Pola asuh otoriter yang penuh komando dan ancaman ibarat peninggalan masa kolonial—tepatnya gaya "Parenting VOC" alias Vereenigde Oostindische Compagnie—yang kaku dan memaksa. Tapi ini bukan zaman tanam paksa, apalagi meja makan sebagai medan perang. Ini era Nego-C, negosiasi cinta dalam parenting.
Masalahnya bukan lagi soal anak harus tunduk tanpa suara, tapi soal bagaimana orang tua menciptakan ruang dialog, kedekatan emosional, dan pola makan sehat tanpa paksaan.
Lalu, bagaimana caranya? Mari simak pengalaman saya menjinakkan picky eater dan melepaskan ketergantungan anak pada gadget saat makan, "tanpa ancaman, tanpa reward berlebihan!"
Parenting VOC: Otoritas tanpa Negosiasi
Istilah "Parenting VOC" belakangan ramai dibicarakan sebagai metafora gaya pengasuhan otoriter. Penuh aturan, minim kompromi.

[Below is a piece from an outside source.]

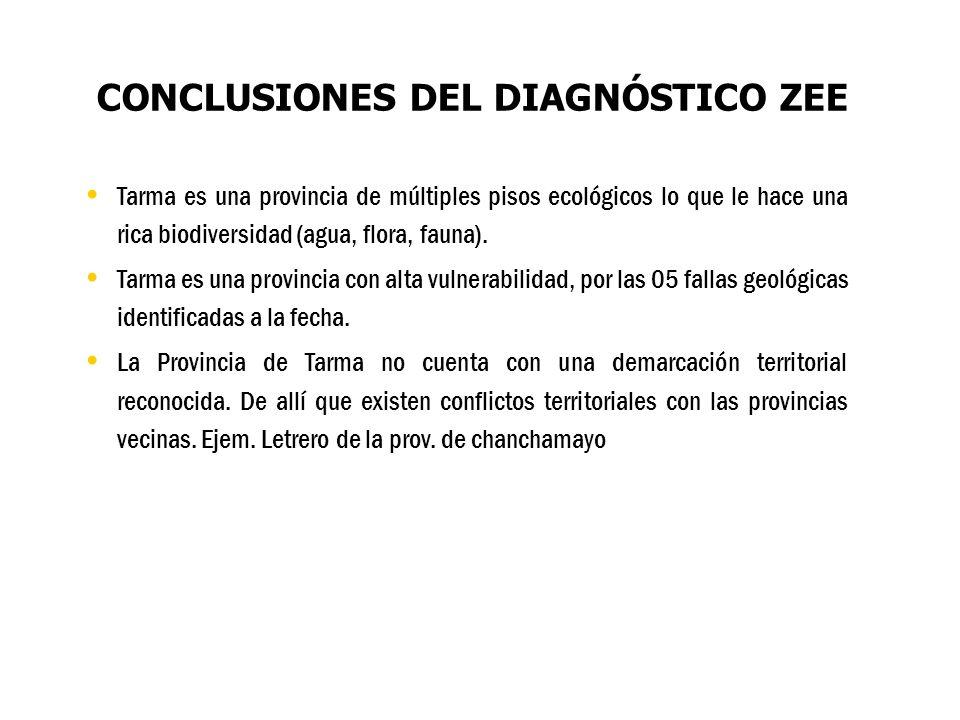 CONCLUSIONES DEL DIAGNÓSTICO ZEE Tarma es una provincia de múltiples pisos ecológicos lo que le hace una rica biodiversidad (agua, flora, fauna). Tarm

Mirip perusahaan dagang kolonial yang menguasai, menekan, dan menuntut hasil. Pola ini biasanya hadir dalam bentuk kalimat seperti, “Kalau nggak habis makannya, nggak boleh nonton!”, atau “Mama hitung sampai tiga, ya!”
Di sisi lain, dunia sudah berubah. Anak-anak kini lahir di era digital, berpikir kritis sejak dini, dan punya kebutuhan untuk didengar. Mengasuh dengan cara VOC di zaman now? Bisa-bisa orang tua justru kehilangan kendali karena pendekatan yang salah kaprah.
Picky Eater dan Gadget? Duo Tantangan Masa Kini
Siapa yang tak pernah menghadapi anak yang pilih-pilih makanan? Ditambah lagi, tak sedikit yang hanya mau makan jika ditemani video animasi atau main game.
Saya pun pernah mengalami masa-masa itu. Anak yang menolak sayur, hanya mau nasi dengan topping tertentu, dan butuh “hiburan” YouTube agar mulutnya terbuka.